Fresh off her powerful acceptance speech at the Golden Globes for her role as Renata Klein in HBO’s hit Big Little Lies and her part as a leading character in the new Star Wars: The Last Jedi, Laura Dern wants to play more complex and culturally relevant characters, which is something she says audiences desire.
During a panel hosted by Omnicom Media Group at the Consumer Electronics Show last week, Dern and Beth Altringer, Ph.D, founder and director of Harvard’s Desirability Lab, talked about the role that technology and innovation plays in Hollywood and filmmaking.
Claudia Cahill, Omnicom Media Group’s chief content officer, moderated the 45-minute talk and asked Dern what she looks for in picking projects to work on. According to Dern, her upbringing by two actor parents—Diane Ladd and Bruce Dern—encouraged her to go after diverse roles.

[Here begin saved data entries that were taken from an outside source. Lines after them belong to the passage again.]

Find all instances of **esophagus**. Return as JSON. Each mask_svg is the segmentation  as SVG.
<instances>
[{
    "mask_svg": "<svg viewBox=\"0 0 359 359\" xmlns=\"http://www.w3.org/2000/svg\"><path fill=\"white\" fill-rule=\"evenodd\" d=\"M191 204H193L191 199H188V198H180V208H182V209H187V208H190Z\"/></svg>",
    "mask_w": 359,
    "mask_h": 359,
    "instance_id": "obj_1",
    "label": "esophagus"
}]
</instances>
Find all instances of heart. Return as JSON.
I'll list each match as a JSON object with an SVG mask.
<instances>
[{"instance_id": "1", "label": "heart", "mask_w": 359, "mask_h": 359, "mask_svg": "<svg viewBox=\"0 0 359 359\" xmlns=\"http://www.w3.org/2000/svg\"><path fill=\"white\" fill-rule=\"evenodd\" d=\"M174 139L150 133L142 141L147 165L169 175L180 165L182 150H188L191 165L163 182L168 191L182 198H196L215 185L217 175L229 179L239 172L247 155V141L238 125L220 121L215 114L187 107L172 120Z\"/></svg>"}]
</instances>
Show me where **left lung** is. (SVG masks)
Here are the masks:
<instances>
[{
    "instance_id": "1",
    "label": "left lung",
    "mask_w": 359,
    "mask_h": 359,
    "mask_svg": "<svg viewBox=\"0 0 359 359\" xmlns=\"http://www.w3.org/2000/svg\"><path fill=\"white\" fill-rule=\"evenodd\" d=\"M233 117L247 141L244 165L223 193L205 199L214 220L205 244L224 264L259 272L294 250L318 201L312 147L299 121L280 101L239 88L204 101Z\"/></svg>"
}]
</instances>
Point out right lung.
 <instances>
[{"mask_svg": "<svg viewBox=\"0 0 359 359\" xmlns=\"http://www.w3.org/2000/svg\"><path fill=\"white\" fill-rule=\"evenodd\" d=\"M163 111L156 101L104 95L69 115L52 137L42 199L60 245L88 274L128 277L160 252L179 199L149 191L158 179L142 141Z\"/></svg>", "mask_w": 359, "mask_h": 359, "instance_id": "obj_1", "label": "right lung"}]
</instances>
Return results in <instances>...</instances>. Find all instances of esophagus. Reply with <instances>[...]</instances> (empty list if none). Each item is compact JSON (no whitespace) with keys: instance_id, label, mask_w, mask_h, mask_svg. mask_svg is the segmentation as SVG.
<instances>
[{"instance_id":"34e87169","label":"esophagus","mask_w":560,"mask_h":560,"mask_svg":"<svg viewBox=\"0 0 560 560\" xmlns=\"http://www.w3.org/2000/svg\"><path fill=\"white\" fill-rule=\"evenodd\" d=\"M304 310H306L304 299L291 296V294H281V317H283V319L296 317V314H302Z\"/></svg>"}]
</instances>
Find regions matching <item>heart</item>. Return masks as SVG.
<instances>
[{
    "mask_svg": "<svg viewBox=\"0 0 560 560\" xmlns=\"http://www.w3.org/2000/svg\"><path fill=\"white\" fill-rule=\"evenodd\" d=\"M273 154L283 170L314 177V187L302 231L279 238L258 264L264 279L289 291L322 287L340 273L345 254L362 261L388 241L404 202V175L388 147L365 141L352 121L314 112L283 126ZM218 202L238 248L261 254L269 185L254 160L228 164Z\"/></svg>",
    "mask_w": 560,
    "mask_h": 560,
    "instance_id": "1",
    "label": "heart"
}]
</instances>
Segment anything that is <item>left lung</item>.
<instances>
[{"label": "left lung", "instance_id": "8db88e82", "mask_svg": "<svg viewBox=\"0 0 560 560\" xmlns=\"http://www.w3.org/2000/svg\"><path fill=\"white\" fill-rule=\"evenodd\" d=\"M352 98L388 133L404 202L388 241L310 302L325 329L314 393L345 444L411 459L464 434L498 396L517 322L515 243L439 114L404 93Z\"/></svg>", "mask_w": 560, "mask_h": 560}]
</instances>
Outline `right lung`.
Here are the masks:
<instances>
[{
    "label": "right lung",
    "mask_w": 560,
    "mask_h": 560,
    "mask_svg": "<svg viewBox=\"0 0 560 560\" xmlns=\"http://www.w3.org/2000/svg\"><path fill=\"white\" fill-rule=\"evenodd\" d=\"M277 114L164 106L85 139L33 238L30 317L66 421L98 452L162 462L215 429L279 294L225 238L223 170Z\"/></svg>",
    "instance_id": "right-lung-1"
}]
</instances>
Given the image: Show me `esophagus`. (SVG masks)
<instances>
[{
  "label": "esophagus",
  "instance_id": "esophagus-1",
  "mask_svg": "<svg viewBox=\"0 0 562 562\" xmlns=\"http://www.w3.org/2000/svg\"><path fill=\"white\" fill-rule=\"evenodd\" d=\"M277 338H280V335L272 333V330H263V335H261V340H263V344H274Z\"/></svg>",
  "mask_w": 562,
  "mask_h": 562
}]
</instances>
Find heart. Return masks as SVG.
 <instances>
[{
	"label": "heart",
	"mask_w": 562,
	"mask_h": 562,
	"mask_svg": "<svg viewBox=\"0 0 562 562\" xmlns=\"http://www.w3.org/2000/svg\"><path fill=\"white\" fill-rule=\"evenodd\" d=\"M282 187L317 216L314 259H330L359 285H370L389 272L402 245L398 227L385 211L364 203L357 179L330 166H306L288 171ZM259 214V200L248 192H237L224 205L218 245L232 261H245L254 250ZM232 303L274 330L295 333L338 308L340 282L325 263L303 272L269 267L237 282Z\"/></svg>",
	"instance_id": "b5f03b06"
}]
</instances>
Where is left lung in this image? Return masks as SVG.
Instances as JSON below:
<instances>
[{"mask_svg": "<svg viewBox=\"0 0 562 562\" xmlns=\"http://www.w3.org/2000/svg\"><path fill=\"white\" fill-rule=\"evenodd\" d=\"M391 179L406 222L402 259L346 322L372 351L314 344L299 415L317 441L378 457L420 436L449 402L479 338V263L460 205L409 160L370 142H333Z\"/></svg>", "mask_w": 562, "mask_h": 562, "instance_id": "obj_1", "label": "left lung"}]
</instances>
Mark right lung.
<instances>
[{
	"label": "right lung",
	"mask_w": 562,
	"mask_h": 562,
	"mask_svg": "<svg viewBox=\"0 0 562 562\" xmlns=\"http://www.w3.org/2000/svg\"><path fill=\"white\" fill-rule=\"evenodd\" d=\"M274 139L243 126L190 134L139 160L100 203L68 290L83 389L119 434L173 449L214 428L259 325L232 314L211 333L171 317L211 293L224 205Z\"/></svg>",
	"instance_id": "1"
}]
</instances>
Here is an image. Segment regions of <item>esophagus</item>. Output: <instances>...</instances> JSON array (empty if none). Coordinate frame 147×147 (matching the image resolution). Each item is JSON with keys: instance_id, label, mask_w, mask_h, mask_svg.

“They taught me early on to pursue what would be reflective of not only the human condition but what our culture looks like,” she said. “I think that’s why audiences are craving storytelling to look like the world we live in and that includes diversity on a far deeper level than we’ve ever seen. Everyone, meaning the people who are creating content and storytellers, have to catch up with what the audience is longing for, which is the truth. The truth is messy and lives in the grey. We’re not black and white.”
Take her latest Star Wars role, for example. Dern plays Vice Admiral Holdo, one of a handful of women characters that fans of the iconic franchise have praised as strong leaders in the film.
“Star Wars in its storytelling looks forward to engaging in the area of diversity and sexuality—they talk about it a lot in this film,” she explained.
Diversity and authenticity also drives how Dern plans to work with brands in the future.
“People are approaching me because I look like myself, because I am willing to be who I am at the age that I am,” she said. “Companies are finding that women want to buy face creams, hair products and clothing from women they can relate to, not necessarily the 19-year-old selling products. So everything is shifting because they want the truth and that’s exciting.”
In terms of technology, Dern is a board member of the Academy of Motion Picture Arts and Sciences (or AMPAS) and is working on including technology like computer-generated imagery as qualifications for actors to be nominated for awards.
“Anything that moves you, you have the right to vote for—that’s the only requirement in an acting category,” she said. “Just like the science and technology side will get awards for their work in Star Wars, shouldn’t the actor?”
Altringer’s work at Harvard’s Desireability Lab focuses on using data to understand why people like or dislike certain things and what can be extrapolated from that data to help creators make better stories.
In one example, Altringer and her team are analyzing taste and building a database of taste profiles to better understand how people determine what something tastes like.
“When you have a coffee, it’s great or it’s awful [but] most people don’t have the language to describe why,” she said. “Our lab focuses on understanding the ‘why’ of what people like or dislike and we’re interested in empowering the person to find more of that to become the creator.”
While brands and filmmakers are increasingly focusing on women, there is still much work to do. A few years ago, Altringer worked on a project to find out what the older woman equivalent of Dos Equis’ iconic Most Interesting Man in the World would be like.
While her team found a few examples like Aretha Franklin’s work for E*Trade, “This project was a real struggle and most of it was because nobody had ever really thought about that before,” Altringer said. “There weren’t a lot of ready images that we could pull from to assemble that character.”
She added, “We had to wait until we could grab more examples—they’re there. Those stories just haven’t been told, repeated and shared as often.”
Altringer cited 2014’s Wild—based on the book by Cheryl Strayed—that stars Dern and Reese Witherspoon as an example of a complex story that resonated with audiences. Witherspoon’s character in the film is “very bad and very good—it’s both and it’s uncomfortable and it’s wonderful,” she said. “I think there are many more people who have relatable stories and [audiences are] wanting it.”